## Exercise goal
The lines to transcribe begin with the one containing "Is eyeglasses (bbox: 538, 296, 614, 319)" and end with the last line below; reproduce them exactly, without the pictures.

Data listing
______________________________

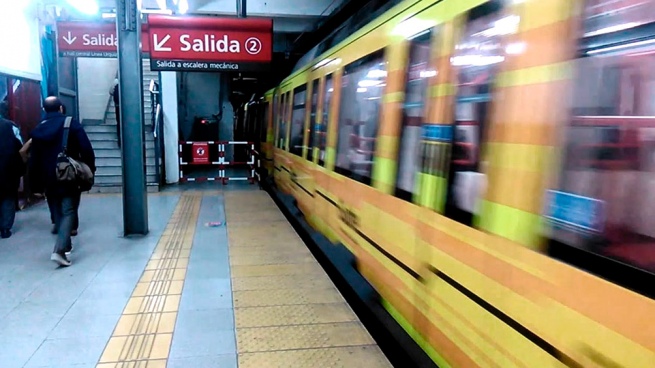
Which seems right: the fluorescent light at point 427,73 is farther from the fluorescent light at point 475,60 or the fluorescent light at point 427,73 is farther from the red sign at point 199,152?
the red sign at point 199,152

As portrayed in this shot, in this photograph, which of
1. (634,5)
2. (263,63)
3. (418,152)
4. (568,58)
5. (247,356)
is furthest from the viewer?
(263,63)

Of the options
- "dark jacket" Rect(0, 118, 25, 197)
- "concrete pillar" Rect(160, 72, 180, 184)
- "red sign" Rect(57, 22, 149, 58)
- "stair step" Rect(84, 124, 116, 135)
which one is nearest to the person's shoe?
"dark jacket" Rect(0, 118, 25, 197)

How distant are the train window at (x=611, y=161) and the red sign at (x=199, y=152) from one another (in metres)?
9.87

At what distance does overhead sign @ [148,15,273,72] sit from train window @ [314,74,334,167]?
213 centimetres

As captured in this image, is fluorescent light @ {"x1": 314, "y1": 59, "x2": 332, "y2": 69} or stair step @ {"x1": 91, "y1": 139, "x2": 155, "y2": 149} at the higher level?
fluorescent light @ {"x1": 314, "y1": 59, "x2": 332, "y2": 69}

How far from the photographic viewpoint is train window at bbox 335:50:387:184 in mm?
3457

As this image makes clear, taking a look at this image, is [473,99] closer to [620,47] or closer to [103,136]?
[620,47]

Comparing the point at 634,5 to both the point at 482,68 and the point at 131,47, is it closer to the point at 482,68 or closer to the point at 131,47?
the point at 482,68

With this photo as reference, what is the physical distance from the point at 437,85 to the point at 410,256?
921 mm

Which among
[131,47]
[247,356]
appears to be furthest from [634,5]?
[131,47]

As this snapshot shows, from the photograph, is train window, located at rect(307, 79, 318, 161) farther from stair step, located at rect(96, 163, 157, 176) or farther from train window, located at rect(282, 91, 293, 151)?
stair step, located at rect(96, 163, 157, 176)

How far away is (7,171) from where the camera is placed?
574cm

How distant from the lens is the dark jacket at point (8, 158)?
567 cm

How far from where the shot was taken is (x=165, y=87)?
10875mm
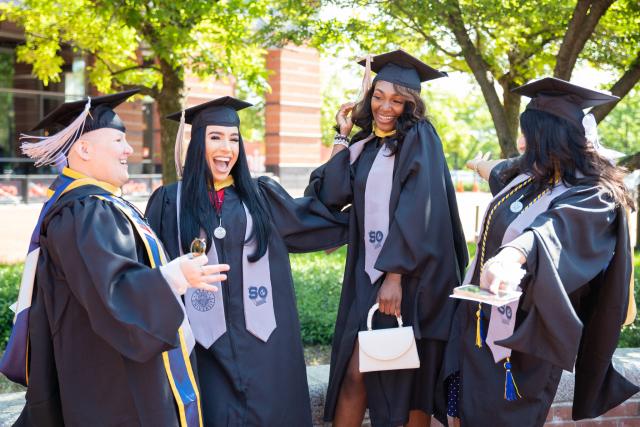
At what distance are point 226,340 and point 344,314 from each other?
0.66m

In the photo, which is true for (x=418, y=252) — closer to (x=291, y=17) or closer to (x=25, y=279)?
(x=25, y=279)

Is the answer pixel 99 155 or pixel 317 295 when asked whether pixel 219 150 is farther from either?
pixel 317 295

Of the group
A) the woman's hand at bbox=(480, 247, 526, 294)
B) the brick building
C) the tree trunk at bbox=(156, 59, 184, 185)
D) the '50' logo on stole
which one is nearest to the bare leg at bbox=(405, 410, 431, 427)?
the '50' logo on stole

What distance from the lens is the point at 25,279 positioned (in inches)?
109

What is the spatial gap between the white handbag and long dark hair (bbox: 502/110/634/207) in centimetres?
88

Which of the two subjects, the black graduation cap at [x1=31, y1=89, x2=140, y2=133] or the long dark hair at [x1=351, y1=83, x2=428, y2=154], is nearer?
the black graduation cap at [x1=31, y1=89, x2=140, y2=133]

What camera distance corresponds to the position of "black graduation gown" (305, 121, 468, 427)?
338 cm

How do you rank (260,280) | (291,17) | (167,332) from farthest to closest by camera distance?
1. (291,17)
2. (260,280)
3. (167,332)

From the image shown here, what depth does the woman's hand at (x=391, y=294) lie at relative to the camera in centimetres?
341

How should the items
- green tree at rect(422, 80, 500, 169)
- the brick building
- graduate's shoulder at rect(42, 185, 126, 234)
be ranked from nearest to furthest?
graduate's shoulder at rect(42, 185, 126, 234) < the brick building < green tree at rect(422, 80, 500, 169)

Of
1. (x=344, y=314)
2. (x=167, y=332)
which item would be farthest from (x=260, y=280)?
(x=167, y=332)

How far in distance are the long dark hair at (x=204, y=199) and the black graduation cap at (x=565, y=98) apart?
126 cm

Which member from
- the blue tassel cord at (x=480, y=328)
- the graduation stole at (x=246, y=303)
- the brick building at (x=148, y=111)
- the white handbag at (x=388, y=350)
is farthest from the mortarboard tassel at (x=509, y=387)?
the brick building at (x=148, y=111)

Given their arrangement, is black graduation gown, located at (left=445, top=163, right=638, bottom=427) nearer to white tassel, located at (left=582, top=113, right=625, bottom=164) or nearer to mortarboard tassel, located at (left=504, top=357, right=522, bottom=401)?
mortarboard tassel, located at (left=504, top=357, right=522, bottom=401)
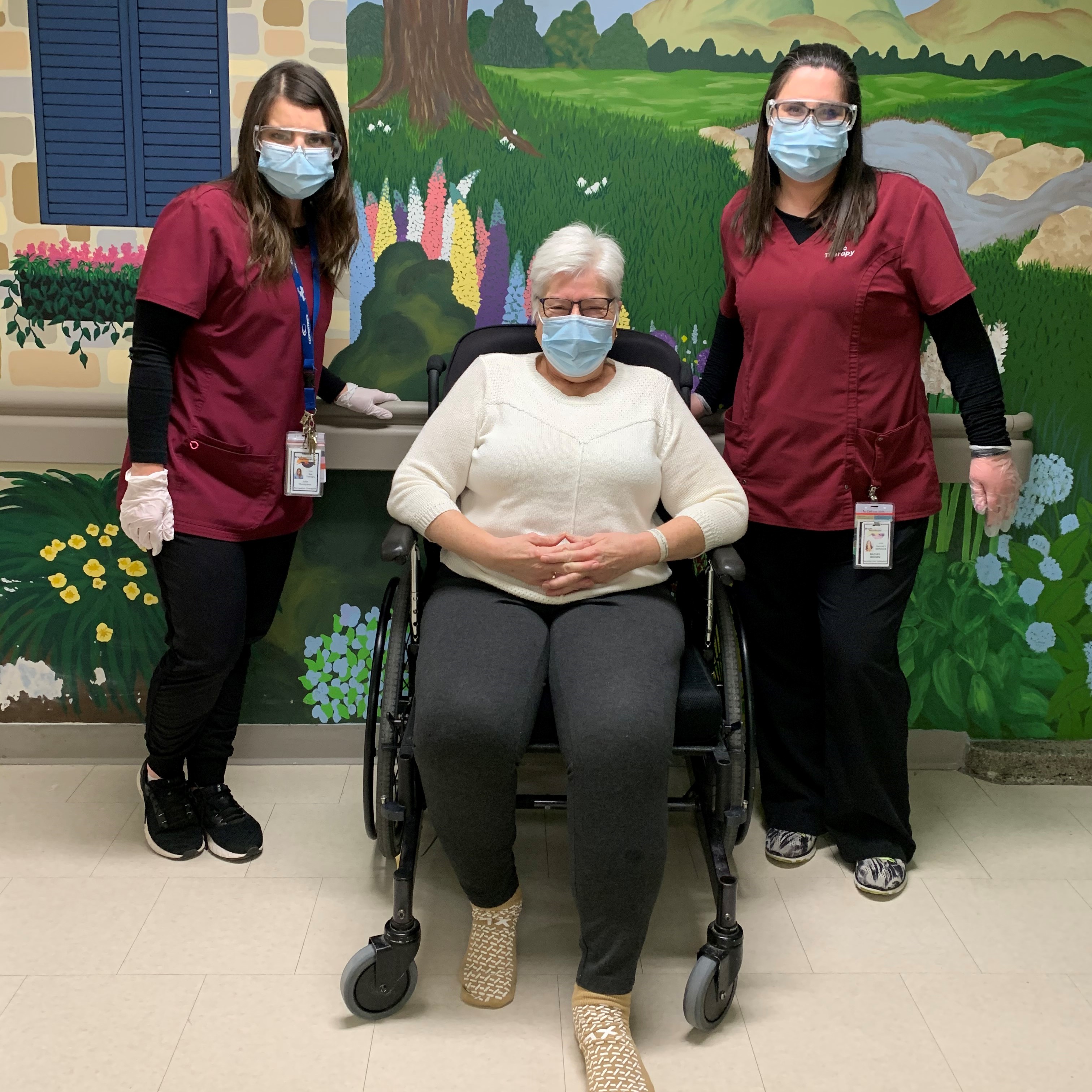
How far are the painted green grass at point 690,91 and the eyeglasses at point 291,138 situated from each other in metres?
0.56

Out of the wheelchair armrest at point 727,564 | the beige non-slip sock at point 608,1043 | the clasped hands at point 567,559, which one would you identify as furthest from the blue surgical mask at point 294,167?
the beige non-slip sock at point 608,1043

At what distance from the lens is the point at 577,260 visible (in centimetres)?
205

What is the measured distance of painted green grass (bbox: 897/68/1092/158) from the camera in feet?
8.33

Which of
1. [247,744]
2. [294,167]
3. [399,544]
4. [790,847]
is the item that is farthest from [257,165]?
[790,847]

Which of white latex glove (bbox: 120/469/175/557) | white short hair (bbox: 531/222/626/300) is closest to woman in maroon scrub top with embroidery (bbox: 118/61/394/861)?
white latex glove (bbox: 120/469/175/557)

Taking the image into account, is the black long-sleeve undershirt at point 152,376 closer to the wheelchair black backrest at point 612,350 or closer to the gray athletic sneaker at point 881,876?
the wheelchair black backrest at point 612,350

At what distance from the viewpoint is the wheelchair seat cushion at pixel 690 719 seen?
1910mm

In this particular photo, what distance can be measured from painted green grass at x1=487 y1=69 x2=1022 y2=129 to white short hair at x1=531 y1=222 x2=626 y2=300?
559 millimetres

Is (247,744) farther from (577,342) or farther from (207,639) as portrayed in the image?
(577,342)

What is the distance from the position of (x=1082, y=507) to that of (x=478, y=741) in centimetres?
182

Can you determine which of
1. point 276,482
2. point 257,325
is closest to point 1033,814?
point 276,482

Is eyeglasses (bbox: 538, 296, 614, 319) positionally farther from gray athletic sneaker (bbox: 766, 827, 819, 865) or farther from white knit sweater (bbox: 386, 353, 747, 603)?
gray athletic sneaker (bbox: 766, 827, 819, 865)

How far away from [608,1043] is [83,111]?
7.38 feet

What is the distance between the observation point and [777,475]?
2289 mm
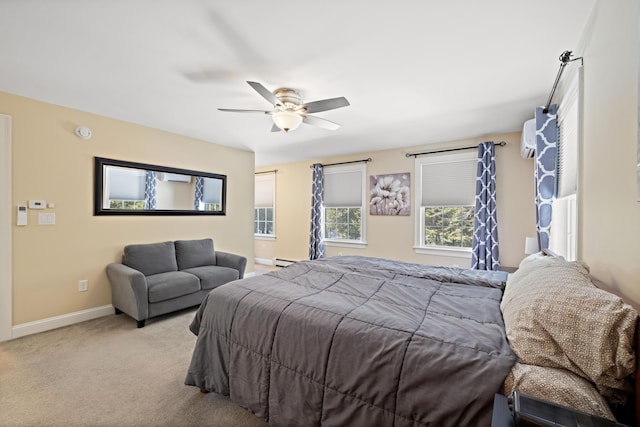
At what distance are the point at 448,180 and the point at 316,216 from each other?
263 centimetres

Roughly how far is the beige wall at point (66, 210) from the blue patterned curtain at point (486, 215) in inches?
183

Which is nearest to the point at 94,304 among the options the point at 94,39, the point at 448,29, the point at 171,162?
the point at 171,162

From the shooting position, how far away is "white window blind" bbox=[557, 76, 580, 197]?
6.75 ft

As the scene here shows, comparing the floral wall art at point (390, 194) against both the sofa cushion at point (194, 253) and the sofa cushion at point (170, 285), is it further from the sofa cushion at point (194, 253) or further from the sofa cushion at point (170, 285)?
the sofa cushion at point (170, 285)

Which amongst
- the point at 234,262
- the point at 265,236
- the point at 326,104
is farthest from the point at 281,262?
the point at 326,104

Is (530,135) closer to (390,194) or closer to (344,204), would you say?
(390,194)

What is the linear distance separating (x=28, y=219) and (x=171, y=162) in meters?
1.71

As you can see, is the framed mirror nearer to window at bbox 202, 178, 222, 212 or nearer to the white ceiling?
window at bbox 202, 178, 222, 212

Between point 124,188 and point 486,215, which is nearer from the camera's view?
Result: point 124,188

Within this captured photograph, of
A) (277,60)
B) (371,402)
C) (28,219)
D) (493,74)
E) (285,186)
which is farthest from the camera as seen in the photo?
(285,186)

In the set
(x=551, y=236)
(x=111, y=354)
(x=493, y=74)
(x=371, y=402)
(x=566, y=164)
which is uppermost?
(x=493, y=74)

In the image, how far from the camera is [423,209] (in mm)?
4598

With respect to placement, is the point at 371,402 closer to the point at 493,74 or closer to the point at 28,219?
the point at 493,74

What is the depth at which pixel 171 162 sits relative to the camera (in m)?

______________________________

## Result of the task
Is eyeglasses (bbox: 538, 296, 614, 319) positionally farther from gray athletic sneaker (bbox: 766, 827, 819, 865) or farther from white knit sweater (bbox: 386, 353, 747, 603)?
gray athletic sneaker (bbox: 766, 827, 819, 865)

How far away from [608,1043] is [83,111]?
7.38 feet

What is the distance between the observation point and [777,475]?
2289 mm
At what distance are the point at 448,180 and the point at 316,216 from each other?
263 centimetres

Roughly how far is the beige wall at point (66, 210) from the blue patterned curtain at point (486, 215) in inches?
183

Which is nearest to the point at 94,304 among the options the point at 94,39, the point at 448,29, the point at 171,162?
the point at 171,162

From the shooting position, how far away is "white window blind" bbox=[557, 76, 580, 197]?
6.75 ft

As the scene here shows, comparing the floral wall art at point (390, 194) against both the sofa cushion at point (194, 253) and the sofa cushion at point (170, 285), is it further from the sofa cushion at point (194, 253) or further from the sofa cushion at point (170, 285)?
the sofa cushion at point (170, 285)

Which amongst
- the point at 234,262
- the point at 265,236
- the point at 326,104
is farthest from the point at 281,262?
the point at 326,104

Is (530,135) closer to (390,194) or closer to (344,204), would you say?
(390,194)

What is the linear distance separating (x=28, y=219) and (x=171, y=162) in meters?
1.71

As you can see, is the framed mirror nearer to window at bbox 202, 178, 222, 212 or nearer to the white ceiling?
window at bbox 202, 178, 222, 212

Between point 124,188 and point 486,215, which is nearer from the camera's view?
Result: point 124,188

Within this captured photograph, of
A) (277,60)
B) (371,402)
C) (28,219)
D) (493,74)
E) (285,186)
which is farthest from the camera as seen in the photo?
(285,186)

In the set
(x=551, y=236)
(x=111, y=354)
(x=493, y=74)
(x=371, y=402)
(x=566, y=164)
which is uppermost?
(x=493, y=74)

In the image, how far from the camera is [423,209] (in mm)?
4598

With respect to placement, is the point at 371,402 closer to the point at 493,74 or closer to the point at 28,219?
the point at 493,74

What is the depth at which pixel 171 162 sits relative to the camera (in m)?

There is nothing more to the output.